A very young Zolene - be kind.


----------



## dghr272 (Jun 14, 2012)

What’s not to like ?
Absolutely brill.

Terry


----------



## Gretchibald (Jul 22, 2011)

dghr 272 , wondering if you were in this show as most of the Living History people dressed up in army uniforms etc were all from your neck of the woods, Carrickfergus.


----------



## dghr272 (Jun 14, 2012)

Afraid not, they are a great local re-enactment group that bring history to life.

http://kragfergus-lhg.co.uk/

Terry


----------



## nicholsong (May 26, 2009)

Zolene is good but the sound system did not do her justice on that occasion. Your systems are better.


----------



## barryd (May 9, 2008)

Fantastic performance. Its a live performance in a theatre some time ago Geoff recorded presumably on a camcorder of some description, not something done these days and recorded digitally. 

Recording quality Audio even now in a live theatre is hard without proper gear.

How old was she there Alan?


----------



## Gretchibald (Jul 22, 2011)

Yes , you are correct Barry, Jayne recorded this sitting at the back of the theatre with a Sony Handycam.

You are also correct Geoff . Zolene is not singing through the theatre system , it was broken , so it's a backing track through my laptop into a 600watt .p.a. and out to two Bose 802 speakers hid behind the curtain , where Ziqh is stood trying his best to set volumes for all in the theatre to hear plus Zolene's voice had not quite matured yet.

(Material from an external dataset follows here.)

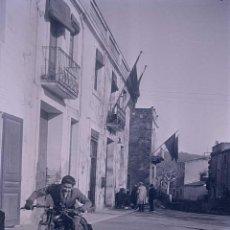 Fotografía antigua: GUALBA. CALLE CON MOTORISTA. MONTSENY. C. 1930. Lote 205333278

The first half was a bits of war reenactment and some poetry reading and then Zolene wound it off with that song . The second half was all us and the songs from the war years , I thought it was pretty good overall. There was a BBC camera crew in the audience wish I could get their footage.


----------



## patp (Apr 30, 2007)

A beautiful voice and stage presence too!


----------



## Gretchibald (Jul 22, 2011)

barryd
How old was she there Alan?[/QUOTE said:


> Sorry forgot to say , this was filmed in 2009 so Zolene was 15. She was so nervous , never having done anything like this before other than school plays . It's only a small theatre in our home town, only holds about 250 , but it was packed out and the BBC were filming because it was a War memorial thing. You can hear it in her voice, that was her first song of the evening, but she got into it after that and the rest of the songs were better.


----------



## barryd (May 9, 2008)

The nerves dont come across in the video to me. Yes she looks frightened at the start but I assumed that was part of the act before the singing began. At 15, its an amazing thing to have got up and done on your own.


----------



## jiwawa (Jun 22, 2007)

I'm a bit late to the party but that's a lovely memory to have!


----------